Texte présenté:
● ● ● ● ● ● ●
Nous avions analysé le sujet du train communicant il y a quelques mois, en raison du potentiel d’optimisation des coûts et d’amélioration des services qu’il représente pour les entreprises ferroviaires. Depuis, les expériences grandeur nature se sont multipliées. Mais le train communicant apporte-t-il autant d’avantages que ce qui a été imaginé ? Ses apports métiers sont-ils véritablement tangibles et porteurs de valeur ajoutée ?

Des applications concrètes…

Le train communicant désigne un train qui serait capable de recevoir et de renvoyer de l’information pertinente à différentes typologies d’acteurs en temps réel et de façon automatique. Derrière cette définition se cachent ainsi de nombreuses applications pratiques, qui s’adressent aussi bien aux agents d’une entreprise ferroviaire qu’à des voyageurs.

Par exemple, tout l’enjeu de la gestion des zones à haute densité se trouve dans la régulation du trafic. La mise en place d’une communication automatique entre les trains permettrait de proposer au conducteur la vitesse la plus adaptée pour fluidifier le trafic ferroviaire.

Les possibilités du train communicant permettent d’imaginer d’autres usages à l’adresse du personnel à bord, comme un système de vidéo-surveillance qui serait également accessible au personnel au sol.

Dans le domaine du fret, CFF et Bosch Engineering proposent un train connecté permettant de géolocaliser la marchandise transportée afin d’optimiser ses coûts logistiques.

Enfin, la présence d’un télédiagnostic sur un train servirait grandement la maintenance, qui serait ainsi en mesure de mettre en place des processus prédictifs plus précis, et d’intervenir plus rapidement en cas de panne.

… Mais au prix de coûts financiers importants

Cependant, malgré l’intérêt de ces applications, l’installation nécessaire à leur bon fonctionnement demande un coût financier important.

En effet, la mise en place d’un train communicant nécessite trois briques fonctionnelles :

  • l’installation d’un matériel embarqué (équipement de communication, capteurs pour diagnostiquer l’état d’une motrice, capteurs infrarouges pour compter le nombre de voyageurs…),
  • un réseau internet performant à bord,
  • et un système d’information adapté, en mesure de recevoir, traiter et redistribuer l’information reçue.
● ● ● ● ● ● ●
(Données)
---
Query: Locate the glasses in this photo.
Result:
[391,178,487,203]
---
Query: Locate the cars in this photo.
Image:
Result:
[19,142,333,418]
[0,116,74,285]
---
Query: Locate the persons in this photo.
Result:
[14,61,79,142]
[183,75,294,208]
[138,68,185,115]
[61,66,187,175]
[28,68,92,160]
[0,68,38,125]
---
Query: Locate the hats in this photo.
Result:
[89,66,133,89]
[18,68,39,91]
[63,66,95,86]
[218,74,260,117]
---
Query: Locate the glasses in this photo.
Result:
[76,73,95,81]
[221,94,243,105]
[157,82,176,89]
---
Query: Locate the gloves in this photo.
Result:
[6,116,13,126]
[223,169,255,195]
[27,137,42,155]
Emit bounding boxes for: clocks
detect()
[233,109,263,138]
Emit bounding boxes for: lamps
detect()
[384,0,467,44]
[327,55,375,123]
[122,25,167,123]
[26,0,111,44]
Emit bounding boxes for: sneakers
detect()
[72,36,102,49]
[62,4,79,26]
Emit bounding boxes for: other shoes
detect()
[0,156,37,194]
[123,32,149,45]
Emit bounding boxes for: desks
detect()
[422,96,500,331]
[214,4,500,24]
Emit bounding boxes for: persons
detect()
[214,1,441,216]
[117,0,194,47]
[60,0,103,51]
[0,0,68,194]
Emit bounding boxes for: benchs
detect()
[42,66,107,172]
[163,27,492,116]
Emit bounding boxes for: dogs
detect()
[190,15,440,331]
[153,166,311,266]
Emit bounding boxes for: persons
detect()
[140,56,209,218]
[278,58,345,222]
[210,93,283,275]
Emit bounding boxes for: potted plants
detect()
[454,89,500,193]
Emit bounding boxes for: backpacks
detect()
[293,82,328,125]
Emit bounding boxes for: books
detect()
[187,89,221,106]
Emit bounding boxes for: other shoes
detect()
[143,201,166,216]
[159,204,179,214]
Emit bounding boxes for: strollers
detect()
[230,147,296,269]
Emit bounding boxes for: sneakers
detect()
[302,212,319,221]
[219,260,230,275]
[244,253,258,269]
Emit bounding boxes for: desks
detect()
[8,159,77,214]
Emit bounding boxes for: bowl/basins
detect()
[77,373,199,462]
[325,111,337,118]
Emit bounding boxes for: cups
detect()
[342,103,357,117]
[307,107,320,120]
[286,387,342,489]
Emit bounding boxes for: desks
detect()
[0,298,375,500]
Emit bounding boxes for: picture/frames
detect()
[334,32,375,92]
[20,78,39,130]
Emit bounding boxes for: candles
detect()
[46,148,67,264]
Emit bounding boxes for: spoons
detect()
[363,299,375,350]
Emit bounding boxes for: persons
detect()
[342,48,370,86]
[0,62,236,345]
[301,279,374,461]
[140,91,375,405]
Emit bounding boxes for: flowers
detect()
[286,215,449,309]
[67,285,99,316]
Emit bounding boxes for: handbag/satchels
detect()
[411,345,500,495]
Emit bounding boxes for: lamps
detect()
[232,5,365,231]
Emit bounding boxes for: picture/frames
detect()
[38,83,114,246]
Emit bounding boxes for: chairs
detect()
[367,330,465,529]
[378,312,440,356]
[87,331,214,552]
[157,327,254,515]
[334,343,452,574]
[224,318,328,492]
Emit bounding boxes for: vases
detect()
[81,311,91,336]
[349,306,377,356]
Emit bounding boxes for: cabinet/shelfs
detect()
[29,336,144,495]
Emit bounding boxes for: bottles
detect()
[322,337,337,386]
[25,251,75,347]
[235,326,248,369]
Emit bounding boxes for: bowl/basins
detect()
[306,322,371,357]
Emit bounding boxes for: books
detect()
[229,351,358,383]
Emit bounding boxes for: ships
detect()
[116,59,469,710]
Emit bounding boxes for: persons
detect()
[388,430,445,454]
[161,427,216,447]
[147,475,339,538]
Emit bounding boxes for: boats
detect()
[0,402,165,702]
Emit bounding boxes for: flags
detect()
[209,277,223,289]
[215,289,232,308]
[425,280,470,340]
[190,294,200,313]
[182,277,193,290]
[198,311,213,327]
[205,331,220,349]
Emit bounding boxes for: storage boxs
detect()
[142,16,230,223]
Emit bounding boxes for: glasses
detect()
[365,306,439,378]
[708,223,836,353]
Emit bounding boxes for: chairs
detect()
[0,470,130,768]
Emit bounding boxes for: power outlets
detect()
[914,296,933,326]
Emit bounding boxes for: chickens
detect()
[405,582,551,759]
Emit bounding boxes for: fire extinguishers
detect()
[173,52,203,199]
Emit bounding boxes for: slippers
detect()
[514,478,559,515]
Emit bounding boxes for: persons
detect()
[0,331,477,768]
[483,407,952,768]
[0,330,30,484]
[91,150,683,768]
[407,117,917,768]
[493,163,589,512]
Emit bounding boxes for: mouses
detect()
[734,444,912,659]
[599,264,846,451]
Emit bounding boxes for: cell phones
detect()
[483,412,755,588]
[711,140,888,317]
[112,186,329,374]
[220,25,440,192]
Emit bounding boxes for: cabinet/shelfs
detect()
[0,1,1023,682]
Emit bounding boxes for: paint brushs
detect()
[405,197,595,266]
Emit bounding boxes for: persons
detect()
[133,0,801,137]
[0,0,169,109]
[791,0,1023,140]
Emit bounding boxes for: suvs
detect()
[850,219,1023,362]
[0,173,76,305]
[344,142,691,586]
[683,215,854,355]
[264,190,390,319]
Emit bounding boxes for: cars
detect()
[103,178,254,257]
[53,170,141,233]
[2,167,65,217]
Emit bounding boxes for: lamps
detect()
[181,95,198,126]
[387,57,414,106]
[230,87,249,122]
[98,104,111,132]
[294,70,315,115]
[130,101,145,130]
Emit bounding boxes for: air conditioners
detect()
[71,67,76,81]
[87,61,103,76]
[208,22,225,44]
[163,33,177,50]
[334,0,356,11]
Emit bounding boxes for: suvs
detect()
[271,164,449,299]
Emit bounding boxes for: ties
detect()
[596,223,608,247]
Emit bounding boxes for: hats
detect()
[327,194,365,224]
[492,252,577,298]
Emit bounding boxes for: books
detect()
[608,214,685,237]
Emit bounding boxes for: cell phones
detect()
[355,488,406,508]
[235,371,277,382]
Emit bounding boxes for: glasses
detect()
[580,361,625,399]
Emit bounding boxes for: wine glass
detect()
● ● ● ● ● ● ●
Explorer le contenu:
A: Remplacez « marchandise » par « cargaison » dans le passage du texte sur le train communicant qui commence par les mots « Dans le domaine » et se termine par « cas de panne. », puis recopiez ce passage.
B: Reprenez le texte sur le train communicant là où il s'arrête et écrivez la suite.

Résultats par tâche:
A:
Dans le domaine du fret, CFF et Bosch Engineering proposent un train connecté permettant de géolocaliser la cargaison transportée afin d’optimiser ses coûts logistiques.

Enfin, la présence d’un télédiagnostic sur un train servirait grandement la maintenance, qui serait ainsi en mesure de mettre en place des processus prédictifs plus précis, et d’intervenir plus rapidement en cas de panne.

B:
La popularité des smartphones rend aujourd’hui quasiment caduque la mise à disposition d’une connectivité internet pour le voyageur et pour le personnel. L’expérience voyageur se vit aujourd’hui via l’écran d’une tablette ou d’un smartphone, et commence avant le début du trajet. Aujourd’hui, certaines alternatives remplacent même des applications pour les voyageurs sans utiliser de dispositifs lourds comme le train communicant. Tranquilien, par exemple, permet d’évaluer le nombre de voyageurs dans une rame de façon fiable, grâce à une collecte de l’information collaborative. Les voyageurs peuvent de cette manière anticiper leur placement dans les rames des trains afin de se répartir au mieux.

Le coût induit par le remplacement d’un matériel ferroviaire conséquent qui n’est pas adapté à ces installations apparaît prohibitif. Il serait donc préférable de profiter d’un renouvellement de flotte pour bénéficier des technologies les plus adaptées aux usages souhaités selon les différentes problématiques du territoire (plus ou moins densément peuplé, sur des distances plus ou moins longues, urbain ou rural…). L’émergence des objets connectés et de systèmes embarqués permet d’envisager de nouvelles formes de connectivité via le machine to machine par exemple.

Parmi les multiples applications possibles, laquelle privilégier ?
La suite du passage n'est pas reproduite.